Make the most of your pension pot
Even if you have already taken out an annuity, you may be able to cancel it and take an alternative approach. It is, however, strongly recommended to get financial advice before taking such a major step. If you have not yet taken out an annuity, then you will want to make sure that you take the right decisions with your hard-earned pension pot every step of the way throughout your retirement. Again, this is where professional advice can be invaluable.
Either downsize or make the most of the space you have
Accommodation can be a tricky subject for retirees. Some may be comfortable in their established family home or, at least, not see anywhere better, in which case their immediate preference may be to stay put. Those who opt to do so should, however, be aware that this carries risks. Perhaps the most obvious risk is that property prices will go down so that you will get less for your home if you decide to sell it or release equity from it. In the former case, you should also expect to pay less for your next home, but this does not apply in the latter. A less obvious, but still potentially significant risk, is political trends. For example, the government could change the tax system to make it more expensive for people to stay in houses which are held to be under-occupied. If you do wish to stay in your current home, you could look at ways to make the most of any extra space you have, for example, unused bedrooms vacated by adult children could be used by lodgers even if only for part of the year.

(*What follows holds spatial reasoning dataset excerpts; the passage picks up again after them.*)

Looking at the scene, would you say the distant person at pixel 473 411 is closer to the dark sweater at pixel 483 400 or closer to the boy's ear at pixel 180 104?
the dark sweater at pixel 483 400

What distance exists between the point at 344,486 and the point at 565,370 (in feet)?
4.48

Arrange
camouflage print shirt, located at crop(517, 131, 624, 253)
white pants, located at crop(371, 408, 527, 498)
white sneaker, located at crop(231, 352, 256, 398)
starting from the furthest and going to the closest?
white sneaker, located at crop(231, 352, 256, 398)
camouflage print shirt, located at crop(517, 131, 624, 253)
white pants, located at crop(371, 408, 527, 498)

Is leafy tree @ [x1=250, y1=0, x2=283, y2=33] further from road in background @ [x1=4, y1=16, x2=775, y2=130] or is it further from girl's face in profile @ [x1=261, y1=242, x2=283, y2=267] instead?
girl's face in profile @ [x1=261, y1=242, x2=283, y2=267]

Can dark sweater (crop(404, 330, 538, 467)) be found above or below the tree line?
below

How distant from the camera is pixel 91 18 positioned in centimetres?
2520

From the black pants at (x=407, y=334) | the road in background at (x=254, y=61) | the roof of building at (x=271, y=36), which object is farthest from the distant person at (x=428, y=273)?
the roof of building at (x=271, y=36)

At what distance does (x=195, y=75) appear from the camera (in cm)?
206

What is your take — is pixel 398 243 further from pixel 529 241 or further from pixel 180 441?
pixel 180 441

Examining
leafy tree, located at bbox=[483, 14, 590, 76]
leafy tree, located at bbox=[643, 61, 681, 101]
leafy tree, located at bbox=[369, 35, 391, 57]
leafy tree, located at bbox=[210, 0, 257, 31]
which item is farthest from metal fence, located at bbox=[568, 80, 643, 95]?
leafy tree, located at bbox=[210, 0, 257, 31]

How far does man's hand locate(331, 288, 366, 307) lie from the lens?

See if you can still work in some capacity
You may not want to go back to “working nine to five”, but there may still be ways you could earn a cash income, such as joining the gig economy or monetising a hobby. This may not be a great income or even an income on which you could live without touching your retirement savings, but it would be extra money and if you earned it doing something you enjoy, it would be fun too.
Be strategic with your cash savings
Most of us need to keep some cash savings ready to hand if only as an emergency fund and although interest rates are still at less than 1% (plus savings interest can be taxed), as the old saying goes, “look after your pennies and your pounds will take care of themselves). While you will probably want to avoid bouncing around between banks if only for your convenience, you should certainly keep your eyes open for anyone who is offering an especially good deal and, in particular, see if it would be worthwhile for you to keep your cash savings in an ISA wrapper to minimize your tax liability.
Keep setting aside investment income if you possibly can
Try to keep making savings from your pension (and/or other income) so you can carry on investing for your future and so that you have the potential to leave a legacy behind you, even if you don’t have children, you may still have family and friends or at least causes you wish to support.
The value of investments and pensions and the income they produce can fall as well as rise. You may get back less than you invested.
Equity Release will reduce the value of your estate and can affect your eligibility for means tested benefits.